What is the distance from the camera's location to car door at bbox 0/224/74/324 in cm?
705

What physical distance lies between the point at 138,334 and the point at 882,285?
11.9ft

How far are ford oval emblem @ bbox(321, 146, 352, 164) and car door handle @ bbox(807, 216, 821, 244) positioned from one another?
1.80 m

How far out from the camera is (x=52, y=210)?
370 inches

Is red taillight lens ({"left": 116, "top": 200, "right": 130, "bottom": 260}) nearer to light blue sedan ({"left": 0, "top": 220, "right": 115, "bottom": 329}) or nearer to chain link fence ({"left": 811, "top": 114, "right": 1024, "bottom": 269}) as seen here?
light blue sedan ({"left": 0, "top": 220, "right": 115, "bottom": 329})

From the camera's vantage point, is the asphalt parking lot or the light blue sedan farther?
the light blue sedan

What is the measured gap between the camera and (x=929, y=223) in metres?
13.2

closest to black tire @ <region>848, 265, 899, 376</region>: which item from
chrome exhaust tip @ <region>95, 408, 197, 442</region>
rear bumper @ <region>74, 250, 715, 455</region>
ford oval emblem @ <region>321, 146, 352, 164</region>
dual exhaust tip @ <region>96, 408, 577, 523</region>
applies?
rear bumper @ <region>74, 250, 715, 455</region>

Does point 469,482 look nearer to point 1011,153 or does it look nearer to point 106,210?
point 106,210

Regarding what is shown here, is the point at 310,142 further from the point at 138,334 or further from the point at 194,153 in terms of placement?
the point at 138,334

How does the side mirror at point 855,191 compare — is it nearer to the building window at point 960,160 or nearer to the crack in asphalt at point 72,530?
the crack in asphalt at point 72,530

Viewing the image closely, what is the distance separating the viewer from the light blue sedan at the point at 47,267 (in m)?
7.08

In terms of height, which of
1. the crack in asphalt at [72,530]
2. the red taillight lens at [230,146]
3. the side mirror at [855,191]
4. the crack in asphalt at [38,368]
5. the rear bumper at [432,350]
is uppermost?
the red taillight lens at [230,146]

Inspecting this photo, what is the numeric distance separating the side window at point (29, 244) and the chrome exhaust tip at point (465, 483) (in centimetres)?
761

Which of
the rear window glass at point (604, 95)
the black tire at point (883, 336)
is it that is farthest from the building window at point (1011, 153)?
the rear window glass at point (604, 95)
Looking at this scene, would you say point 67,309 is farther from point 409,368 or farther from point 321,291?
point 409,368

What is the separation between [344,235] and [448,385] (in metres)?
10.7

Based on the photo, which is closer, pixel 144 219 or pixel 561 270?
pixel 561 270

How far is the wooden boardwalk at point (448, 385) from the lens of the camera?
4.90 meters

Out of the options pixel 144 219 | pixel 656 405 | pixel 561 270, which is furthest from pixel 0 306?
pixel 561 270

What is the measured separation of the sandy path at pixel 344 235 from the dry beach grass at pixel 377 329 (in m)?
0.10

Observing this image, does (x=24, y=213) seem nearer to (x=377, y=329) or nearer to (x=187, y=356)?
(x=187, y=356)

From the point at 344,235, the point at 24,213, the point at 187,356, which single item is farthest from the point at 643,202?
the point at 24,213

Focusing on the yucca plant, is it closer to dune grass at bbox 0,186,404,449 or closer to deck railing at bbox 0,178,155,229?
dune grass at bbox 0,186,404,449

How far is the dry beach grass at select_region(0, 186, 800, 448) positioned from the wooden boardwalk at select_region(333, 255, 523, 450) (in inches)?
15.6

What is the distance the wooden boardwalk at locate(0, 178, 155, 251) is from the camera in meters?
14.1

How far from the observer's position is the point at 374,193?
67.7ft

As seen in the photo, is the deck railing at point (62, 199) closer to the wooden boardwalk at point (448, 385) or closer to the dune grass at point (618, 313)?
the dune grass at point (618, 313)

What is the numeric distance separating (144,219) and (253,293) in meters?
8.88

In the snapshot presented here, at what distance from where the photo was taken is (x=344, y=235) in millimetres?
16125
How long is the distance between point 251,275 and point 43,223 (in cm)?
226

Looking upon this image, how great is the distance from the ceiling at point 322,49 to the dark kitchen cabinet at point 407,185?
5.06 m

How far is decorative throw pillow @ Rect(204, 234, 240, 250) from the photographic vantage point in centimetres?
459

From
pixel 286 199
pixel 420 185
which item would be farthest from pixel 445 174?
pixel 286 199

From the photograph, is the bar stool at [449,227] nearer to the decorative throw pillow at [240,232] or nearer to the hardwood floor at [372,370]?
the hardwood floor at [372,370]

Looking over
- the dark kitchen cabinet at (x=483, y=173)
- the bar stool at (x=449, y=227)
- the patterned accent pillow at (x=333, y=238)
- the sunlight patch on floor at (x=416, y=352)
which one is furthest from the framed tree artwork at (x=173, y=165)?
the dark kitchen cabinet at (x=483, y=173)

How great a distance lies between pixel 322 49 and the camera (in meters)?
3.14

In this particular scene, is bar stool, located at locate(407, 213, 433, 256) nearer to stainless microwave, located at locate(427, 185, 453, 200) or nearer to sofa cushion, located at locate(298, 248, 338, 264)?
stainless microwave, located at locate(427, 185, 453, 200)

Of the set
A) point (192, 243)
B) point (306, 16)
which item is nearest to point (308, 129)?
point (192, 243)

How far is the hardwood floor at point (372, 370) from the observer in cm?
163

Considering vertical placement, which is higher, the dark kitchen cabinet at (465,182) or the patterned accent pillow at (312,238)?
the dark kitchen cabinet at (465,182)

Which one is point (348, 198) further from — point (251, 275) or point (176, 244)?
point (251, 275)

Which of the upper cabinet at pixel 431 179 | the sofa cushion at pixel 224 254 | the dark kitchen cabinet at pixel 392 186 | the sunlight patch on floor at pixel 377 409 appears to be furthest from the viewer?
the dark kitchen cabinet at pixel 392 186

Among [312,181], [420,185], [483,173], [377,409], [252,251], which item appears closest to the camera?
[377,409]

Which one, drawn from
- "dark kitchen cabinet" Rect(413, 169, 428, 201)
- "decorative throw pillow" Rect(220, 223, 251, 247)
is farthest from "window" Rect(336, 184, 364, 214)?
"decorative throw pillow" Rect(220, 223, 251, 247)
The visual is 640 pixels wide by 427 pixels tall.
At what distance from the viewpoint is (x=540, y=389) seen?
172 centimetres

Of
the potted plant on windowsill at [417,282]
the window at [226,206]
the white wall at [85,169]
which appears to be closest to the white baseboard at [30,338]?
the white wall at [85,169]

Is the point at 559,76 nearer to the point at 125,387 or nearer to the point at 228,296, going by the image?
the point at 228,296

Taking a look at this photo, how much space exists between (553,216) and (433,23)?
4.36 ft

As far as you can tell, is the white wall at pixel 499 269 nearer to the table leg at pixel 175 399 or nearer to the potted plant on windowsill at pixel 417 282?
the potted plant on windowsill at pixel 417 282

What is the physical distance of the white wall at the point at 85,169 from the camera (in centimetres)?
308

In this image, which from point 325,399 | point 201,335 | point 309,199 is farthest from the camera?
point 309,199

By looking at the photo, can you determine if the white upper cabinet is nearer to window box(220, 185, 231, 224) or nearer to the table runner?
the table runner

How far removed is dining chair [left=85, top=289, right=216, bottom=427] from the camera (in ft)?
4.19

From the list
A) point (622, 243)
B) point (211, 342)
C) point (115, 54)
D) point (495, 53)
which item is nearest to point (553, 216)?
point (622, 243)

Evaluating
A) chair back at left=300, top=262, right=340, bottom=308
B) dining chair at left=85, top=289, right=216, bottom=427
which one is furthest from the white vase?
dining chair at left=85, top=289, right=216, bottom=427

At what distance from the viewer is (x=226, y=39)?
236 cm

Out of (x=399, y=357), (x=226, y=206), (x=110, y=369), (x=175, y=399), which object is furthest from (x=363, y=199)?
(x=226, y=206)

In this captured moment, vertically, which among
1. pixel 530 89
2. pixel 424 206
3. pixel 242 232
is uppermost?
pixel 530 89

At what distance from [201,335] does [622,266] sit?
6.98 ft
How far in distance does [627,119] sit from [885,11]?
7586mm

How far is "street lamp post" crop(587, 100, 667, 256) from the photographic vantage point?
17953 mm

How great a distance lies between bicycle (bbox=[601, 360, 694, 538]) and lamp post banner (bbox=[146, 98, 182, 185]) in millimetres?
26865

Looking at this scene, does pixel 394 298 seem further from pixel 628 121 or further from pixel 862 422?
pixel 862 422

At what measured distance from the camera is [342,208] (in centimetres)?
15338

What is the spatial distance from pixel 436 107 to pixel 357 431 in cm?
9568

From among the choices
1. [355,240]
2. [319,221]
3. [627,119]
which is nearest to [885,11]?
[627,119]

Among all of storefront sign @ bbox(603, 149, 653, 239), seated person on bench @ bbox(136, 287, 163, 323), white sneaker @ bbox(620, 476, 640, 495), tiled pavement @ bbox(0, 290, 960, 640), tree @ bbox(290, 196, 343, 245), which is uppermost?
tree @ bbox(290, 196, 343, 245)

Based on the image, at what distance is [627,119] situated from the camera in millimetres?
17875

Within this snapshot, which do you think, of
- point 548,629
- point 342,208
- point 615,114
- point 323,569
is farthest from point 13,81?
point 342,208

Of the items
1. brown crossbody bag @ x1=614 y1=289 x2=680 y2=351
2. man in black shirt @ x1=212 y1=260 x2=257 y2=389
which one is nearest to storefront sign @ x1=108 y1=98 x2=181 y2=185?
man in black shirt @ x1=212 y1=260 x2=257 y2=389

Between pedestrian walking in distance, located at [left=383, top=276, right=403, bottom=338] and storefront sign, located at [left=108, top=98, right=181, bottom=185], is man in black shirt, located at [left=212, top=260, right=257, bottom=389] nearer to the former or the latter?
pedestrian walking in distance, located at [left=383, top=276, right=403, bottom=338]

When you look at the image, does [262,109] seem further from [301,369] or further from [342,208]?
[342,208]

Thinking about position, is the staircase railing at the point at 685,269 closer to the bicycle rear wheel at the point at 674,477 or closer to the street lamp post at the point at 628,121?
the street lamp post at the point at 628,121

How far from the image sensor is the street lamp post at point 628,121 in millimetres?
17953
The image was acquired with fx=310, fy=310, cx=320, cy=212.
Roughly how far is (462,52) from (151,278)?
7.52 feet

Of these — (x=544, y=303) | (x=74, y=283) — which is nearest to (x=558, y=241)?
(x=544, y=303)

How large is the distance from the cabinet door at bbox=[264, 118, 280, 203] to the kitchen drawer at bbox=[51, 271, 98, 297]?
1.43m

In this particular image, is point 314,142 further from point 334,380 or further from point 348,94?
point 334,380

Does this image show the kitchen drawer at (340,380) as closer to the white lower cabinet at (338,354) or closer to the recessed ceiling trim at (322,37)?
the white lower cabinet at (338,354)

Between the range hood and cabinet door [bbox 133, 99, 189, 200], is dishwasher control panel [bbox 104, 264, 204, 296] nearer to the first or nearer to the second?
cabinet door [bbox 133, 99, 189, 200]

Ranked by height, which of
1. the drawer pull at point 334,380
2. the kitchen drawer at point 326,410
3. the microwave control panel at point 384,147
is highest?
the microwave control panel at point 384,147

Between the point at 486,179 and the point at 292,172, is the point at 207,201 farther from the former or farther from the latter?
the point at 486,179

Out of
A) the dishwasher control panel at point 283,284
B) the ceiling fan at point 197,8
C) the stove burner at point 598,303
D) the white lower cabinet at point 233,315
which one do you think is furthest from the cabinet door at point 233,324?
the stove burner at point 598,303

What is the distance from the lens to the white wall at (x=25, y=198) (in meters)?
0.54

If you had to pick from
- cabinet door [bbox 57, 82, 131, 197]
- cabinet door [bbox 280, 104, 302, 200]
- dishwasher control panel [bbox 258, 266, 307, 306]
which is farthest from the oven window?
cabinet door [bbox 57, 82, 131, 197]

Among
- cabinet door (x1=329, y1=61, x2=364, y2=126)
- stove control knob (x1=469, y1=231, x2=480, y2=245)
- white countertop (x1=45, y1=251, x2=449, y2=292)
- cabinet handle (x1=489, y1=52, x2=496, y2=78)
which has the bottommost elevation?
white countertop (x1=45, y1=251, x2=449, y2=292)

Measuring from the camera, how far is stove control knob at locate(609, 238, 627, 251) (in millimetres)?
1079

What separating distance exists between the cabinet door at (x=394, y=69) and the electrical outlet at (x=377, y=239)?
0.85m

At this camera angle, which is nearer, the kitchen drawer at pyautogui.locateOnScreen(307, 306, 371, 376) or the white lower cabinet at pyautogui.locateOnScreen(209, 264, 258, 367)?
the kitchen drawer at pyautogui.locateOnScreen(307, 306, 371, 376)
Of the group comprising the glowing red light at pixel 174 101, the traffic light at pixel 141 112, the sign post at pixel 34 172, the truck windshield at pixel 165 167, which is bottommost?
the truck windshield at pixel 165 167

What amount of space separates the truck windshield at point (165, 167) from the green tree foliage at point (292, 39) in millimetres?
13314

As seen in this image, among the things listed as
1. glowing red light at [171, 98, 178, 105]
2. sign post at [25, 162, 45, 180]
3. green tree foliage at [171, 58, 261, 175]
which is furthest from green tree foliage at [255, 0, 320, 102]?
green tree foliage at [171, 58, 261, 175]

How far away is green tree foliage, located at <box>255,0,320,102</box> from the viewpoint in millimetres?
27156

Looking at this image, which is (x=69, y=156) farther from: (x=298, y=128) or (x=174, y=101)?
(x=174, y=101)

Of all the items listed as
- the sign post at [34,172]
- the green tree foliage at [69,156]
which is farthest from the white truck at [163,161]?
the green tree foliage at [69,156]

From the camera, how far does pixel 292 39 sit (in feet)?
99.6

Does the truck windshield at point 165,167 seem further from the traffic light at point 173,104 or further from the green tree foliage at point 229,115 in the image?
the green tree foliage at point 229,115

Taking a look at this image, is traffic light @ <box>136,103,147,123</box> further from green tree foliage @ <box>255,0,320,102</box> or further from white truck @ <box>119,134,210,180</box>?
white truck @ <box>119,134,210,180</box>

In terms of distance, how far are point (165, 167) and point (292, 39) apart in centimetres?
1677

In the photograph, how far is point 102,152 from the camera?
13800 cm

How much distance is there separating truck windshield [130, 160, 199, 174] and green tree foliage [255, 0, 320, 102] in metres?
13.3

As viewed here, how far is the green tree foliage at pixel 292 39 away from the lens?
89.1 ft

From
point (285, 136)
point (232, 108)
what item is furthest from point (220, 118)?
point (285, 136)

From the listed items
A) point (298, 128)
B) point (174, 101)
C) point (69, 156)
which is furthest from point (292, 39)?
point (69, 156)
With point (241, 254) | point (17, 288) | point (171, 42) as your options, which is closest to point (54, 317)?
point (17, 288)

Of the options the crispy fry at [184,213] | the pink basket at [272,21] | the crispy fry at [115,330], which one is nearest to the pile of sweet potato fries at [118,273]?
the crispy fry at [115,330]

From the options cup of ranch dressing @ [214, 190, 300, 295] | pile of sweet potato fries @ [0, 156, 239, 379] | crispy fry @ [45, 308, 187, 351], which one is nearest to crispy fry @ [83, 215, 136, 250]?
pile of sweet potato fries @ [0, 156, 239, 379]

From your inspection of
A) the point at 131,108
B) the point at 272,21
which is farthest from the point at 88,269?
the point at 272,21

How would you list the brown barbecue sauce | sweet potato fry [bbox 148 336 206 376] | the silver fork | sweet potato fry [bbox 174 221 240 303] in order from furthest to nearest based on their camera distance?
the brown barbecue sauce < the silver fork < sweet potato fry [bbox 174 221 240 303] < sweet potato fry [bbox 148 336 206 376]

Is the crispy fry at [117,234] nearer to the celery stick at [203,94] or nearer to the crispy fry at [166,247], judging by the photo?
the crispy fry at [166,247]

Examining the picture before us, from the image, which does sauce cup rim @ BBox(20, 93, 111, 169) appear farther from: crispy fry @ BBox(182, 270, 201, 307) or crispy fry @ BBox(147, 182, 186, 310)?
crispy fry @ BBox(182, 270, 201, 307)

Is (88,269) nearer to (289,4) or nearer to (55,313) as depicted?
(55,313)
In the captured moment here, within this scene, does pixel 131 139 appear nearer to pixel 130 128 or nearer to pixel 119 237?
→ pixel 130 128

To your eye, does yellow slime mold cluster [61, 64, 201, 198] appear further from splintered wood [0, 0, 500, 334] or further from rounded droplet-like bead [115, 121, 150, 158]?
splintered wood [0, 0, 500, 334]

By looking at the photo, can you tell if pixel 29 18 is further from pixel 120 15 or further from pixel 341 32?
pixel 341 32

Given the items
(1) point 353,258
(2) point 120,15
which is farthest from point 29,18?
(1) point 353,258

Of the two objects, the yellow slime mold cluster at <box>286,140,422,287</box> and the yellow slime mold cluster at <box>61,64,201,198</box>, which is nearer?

----------

# Exercise brief:
Give back, unchanged, every line from the one with "Is (88,269) nearer" to the end of the entries above.

# Result below:
Is (88,269) nearer to (289,4) or nearer to (55,313) as depicted?
(55,313)
In the captured moment here, within this scene, does pixel 131 139 appear nearer to pixel 130 128 or nearer to pixel 119 237?
→ pixel 130 128

To your eye, does yellow slime mold cluster [61, 64, 201, 198] appear further from splintered wood [0, 0, 500, 334] or further from rounded droplet-like bead [115, 121, 150, 158]?
splintered wood [0, 0, 500, 334]

By looking at the photo, can you tell if pixel 29 18 is further from pixel 120 15 or further from pixel 341 32?
pixel 341 32

Given the items
(1) point 353,258
(2) point 120,15
which is farthest from point 29,18?
(1) point 353,258

Of the two objects, the yellow slime mold cluster at <box>286,140,422,287</box> and the yellow slime mold cluster at <box>61,64,201,198</box>, which is nearer?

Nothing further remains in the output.